EXERCISE OBJECTIVE >> Copy out exactly the lines from the line containing "What is the distance from the photo's" to the end of the listing.

DATA PROVIDED >>
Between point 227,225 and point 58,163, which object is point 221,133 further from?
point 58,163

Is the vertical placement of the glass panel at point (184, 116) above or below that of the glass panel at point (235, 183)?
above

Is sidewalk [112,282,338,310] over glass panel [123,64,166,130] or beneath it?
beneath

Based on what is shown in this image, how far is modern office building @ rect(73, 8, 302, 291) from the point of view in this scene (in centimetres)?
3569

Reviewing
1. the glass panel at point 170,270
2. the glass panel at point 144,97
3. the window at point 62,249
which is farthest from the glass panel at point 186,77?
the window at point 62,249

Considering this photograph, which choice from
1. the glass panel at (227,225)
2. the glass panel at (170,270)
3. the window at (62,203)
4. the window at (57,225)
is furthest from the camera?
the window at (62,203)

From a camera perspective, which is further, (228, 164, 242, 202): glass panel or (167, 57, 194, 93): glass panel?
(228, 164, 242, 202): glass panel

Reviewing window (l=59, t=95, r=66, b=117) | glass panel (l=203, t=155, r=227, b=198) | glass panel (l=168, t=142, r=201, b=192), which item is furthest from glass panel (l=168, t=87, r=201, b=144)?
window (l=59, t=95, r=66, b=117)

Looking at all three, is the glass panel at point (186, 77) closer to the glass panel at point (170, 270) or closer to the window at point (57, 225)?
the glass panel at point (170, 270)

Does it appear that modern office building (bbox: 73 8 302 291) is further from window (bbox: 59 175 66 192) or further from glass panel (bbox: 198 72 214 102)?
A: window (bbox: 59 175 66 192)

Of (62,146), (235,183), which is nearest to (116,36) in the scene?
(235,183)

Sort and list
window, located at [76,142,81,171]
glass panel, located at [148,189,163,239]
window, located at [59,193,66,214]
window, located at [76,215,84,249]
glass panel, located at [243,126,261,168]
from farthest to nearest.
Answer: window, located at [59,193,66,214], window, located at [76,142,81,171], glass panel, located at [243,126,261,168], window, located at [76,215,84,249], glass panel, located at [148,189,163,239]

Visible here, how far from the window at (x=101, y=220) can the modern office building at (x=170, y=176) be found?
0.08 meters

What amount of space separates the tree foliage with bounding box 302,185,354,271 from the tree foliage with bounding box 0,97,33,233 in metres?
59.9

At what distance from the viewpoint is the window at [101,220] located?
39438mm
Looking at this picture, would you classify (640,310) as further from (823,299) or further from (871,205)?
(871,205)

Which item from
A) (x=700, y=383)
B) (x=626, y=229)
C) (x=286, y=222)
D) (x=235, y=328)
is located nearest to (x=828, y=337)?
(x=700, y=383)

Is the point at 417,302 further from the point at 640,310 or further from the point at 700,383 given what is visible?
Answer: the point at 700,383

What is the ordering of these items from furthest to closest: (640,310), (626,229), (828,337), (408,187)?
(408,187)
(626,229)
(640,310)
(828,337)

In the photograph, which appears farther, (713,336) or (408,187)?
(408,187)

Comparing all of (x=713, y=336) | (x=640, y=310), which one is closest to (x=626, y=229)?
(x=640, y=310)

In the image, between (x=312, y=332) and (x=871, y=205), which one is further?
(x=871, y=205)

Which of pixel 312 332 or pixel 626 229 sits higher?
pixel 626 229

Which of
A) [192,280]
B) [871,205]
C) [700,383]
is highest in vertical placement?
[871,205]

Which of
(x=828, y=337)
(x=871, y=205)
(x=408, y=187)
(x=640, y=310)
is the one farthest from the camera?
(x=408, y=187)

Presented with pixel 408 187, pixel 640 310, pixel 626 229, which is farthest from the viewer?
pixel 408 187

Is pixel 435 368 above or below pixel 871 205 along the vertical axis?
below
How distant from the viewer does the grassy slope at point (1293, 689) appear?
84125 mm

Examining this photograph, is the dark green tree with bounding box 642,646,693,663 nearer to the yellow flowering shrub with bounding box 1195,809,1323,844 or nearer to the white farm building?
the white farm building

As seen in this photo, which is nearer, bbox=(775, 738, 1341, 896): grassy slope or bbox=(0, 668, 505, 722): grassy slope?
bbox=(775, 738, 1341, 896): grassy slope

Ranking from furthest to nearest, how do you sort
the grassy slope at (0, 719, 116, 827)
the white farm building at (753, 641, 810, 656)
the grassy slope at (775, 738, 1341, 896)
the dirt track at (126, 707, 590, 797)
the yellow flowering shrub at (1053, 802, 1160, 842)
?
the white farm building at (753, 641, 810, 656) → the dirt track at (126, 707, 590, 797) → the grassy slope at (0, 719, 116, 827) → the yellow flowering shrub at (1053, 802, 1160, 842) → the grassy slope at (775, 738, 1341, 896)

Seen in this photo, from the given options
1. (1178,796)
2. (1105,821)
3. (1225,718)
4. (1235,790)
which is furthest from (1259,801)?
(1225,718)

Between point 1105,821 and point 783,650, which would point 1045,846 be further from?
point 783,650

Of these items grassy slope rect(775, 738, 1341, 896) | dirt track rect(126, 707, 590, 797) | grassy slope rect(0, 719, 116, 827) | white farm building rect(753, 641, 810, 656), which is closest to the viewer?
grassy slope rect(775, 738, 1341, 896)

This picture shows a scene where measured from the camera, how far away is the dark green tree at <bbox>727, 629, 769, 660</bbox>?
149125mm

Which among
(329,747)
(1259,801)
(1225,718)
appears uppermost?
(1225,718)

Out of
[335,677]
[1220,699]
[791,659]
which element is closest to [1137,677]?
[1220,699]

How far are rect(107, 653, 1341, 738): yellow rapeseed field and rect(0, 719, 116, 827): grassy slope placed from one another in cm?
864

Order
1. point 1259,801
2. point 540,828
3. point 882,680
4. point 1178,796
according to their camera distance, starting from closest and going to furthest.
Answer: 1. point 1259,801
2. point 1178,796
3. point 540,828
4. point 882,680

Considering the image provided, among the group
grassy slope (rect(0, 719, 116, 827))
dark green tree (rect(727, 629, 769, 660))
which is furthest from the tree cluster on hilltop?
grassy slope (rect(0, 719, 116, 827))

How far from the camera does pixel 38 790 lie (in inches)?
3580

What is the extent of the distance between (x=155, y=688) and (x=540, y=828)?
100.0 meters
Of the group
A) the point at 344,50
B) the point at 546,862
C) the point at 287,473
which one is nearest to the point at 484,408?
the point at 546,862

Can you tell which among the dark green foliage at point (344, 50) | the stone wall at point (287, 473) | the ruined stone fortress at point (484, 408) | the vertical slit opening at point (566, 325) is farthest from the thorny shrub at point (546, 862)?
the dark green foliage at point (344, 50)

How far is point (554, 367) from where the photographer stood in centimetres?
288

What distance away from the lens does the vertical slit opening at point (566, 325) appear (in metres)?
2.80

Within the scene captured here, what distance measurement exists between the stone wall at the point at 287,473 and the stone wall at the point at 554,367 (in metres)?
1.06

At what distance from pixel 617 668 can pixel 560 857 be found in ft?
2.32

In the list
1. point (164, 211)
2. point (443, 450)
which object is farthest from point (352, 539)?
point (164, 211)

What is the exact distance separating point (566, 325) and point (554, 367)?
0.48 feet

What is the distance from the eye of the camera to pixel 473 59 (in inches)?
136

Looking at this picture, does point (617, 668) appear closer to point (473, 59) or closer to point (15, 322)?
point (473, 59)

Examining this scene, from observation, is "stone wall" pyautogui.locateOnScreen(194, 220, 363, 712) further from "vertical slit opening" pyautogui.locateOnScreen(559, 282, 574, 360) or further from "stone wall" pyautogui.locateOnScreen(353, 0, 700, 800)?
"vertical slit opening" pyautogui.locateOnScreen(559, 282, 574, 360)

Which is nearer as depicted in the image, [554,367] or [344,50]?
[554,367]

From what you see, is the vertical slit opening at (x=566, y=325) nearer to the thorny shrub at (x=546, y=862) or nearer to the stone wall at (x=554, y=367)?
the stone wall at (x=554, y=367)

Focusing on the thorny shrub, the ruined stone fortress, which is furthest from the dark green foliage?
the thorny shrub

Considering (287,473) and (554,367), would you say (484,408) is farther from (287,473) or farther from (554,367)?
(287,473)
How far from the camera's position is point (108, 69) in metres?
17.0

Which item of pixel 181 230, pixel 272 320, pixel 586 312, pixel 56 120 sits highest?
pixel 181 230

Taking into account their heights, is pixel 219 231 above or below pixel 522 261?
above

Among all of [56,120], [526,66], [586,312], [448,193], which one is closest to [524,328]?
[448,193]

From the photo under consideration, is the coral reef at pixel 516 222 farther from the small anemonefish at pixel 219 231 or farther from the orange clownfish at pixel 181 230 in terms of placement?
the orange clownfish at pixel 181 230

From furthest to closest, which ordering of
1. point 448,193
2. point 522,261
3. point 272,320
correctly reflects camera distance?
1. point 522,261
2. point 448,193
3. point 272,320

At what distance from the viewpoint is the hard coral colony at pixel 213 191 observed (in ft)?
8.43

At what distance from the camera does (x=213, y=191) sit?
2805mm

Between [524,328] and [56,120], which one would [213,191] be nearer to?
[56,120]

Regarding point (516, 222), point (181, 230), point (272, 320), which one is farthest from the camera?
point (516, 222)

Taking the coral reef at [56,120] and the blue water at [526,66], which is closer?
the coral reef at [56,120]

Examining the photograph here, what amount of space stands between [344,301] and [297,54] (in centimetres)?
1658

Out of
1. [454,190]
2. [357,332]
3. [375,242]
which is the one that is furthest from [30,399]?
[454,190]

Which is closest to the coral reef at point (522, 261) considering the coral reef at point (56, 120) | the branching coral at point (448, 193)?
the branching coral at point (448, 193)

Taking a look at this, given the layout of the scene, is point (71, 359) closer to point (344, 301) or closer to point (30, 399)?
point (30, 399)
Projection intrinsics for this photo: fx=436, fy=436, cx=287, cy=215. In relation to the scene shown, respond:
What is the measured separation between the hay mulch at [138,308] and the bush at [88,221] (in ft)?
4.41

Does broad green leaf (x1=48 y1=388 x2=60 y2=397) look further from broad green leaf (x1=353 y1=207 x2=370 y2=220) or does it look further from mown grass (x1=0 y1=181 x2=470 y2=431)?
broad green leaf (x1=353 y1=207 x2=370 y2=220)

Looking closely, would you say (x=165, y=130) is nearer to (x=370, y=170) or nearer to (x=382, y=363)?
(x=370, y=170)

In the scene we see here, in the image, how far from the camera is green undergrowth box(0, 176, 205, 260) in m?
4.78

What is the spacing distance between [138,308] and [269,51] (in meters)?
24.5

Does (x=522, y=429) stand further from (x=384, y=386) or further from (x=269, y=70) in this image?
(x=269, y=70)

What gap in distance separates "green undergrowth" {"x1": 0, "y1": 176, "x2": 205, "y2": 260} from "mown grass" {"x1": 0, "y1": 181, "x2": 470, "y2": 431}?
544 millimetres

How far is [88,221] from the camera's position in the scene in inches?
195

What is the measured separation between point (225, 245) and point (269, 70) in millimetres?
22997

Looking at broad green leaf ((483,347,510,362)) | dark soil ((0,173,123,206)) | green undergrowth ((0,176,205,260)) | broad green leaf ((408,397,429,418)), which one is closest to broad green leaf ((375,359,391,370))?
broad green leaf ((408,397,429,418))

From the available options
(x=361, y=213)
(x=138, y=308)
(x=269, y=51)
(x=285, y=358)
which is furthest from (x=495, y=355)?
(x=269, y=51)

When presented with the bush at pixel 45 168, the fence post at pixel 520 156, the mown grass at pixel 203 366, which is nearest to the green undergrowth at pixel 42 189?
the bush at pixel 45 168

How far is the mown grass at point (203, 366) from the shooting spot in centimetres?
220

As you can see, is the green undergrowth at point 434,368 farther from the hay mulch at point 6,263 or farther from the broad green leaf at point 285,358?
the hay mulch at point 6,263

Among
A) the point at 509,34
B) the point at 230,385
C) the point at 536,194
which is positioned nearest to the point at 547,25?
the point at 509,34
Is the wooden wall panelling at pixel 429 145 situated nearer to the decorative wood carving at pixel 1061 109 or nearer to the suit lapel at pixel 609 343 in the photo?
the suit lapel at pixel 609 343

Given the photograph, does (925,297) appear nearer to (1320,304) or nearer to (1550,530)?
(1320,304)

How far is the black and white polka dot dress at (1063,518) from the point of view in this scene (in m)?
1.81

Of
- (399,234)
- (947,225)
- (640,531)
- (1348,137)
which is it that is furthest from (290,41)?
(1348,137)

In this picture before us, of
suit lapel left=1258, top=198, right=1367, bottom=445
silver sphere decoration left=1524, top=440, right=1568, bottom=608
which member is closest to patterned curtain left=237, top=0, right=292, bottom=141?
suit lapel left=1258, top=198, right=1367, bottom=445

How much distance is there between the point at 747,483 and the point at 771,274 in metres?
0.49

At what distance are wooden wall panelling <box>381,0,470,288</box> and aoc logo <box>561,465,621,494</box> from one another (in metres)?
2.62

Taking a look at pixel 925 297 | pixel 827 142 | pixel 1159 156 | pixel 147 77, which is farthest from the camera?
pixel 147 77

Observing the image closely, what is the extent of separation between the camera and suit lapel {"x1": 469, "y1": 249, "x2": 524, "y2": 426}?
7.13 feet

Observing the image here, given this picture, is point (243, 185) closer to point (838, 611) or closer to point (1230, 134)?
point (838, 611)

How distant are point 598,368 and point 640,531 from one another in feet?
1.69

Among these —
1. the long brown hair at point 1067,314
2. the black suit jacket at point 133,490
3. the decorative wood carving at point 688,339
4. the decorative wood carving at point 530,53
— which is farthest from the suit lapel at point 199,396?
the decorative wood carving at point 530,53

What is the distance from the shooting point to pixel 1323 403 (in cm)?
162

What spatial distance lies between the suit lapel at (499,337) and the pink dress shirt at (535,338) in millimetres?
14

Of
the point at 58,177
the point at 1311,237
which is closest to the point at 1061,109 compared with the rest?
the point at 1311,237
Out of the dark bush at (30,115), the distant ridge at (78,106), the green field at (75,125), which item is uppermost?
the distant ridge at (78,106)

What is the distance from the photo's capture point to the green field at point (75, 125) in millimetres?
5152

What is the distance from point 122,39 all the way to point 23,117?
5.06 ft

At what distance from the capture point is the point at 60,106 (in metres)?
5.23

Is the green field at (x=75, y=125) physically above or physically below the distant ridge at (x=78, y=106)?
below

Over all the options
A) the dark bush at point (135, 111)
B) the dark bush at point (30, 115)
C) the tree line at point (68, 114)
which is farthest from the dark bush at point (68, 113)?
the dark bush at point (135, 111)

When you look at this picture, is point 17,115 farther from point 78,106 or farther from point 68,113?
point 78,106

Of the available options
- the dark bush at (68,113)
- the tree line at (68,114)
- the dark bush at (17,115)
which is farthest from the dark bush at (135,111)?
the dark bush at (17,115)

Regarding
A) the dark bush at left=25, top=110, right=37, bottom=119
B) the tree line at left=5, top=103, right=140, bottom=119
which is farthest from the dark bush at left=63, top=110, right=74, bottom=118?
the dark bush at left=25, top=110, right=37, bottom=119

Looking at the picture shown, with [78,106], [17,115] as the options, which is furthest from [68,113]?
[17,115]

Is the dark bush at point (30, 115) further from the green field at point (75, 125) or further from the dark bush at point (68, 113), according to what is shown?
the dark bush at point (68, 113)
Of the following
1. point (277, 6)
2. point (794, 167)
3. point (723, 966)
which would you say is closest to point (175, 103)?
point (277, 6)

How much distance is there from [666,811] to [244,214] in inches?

REPLY >>
What is the distance from the photo's capture point to the green field at point (75, 125) in millimetres?
5152

What is the distance from point 122,39 all the way to point 23,117?
5.06 ft

At what distance from the capture point is the point at 60,106 (in metres)?
5.23

Is the green field at (x=75, y=125) physically above or physically below the distant ridge at (x=78, y=106)?
below

Over all the options
A) the dark bush at point (135, 111)
B) the dark bush at point (30, 115)
C) the tree line at point (68, 114)
which is farthest from the dark bush at point (68, 113)?
the dark bush at point (135, 111)

When you look at this picture, is point 17,115 farther from point 78,106 or farther from point 68,113?
point 78,106

Of the available options
- the dark bush at (68,113)
- the tree line at (68,114)
- the dark bush at (17,115)
which is farthest from the dark bush at (135,111)?
the dark bush at (17,115)

Regarding
A) the dark bush at left=25, top=110, right=37, bottom=119
B) the tree line at left=5, top=103, right=140, bottom=119
which is farthest from the dark bush at left=63, top=110, right=74, bottom=118?
the dark bush at left=25, top=110, right=37, bottom=119

Looking at the picture shown, with [78,106], [17,115] as the options, which is furthest from [68,113]?
[17,115]

Is the dark bush at point (30, 115) further from the green field at point (75, 125) or further from the dark bush at point (68, 113), according to what is shown?
the dark bush at point (68, 113)
Of the following
1. point (277, 6)
2. point (794, 167)
3. point (723, 966)
which would you say is closest to point (175, 103)?
point (277, 6)

How much distance is there from [666,811] to [244,214] in inches?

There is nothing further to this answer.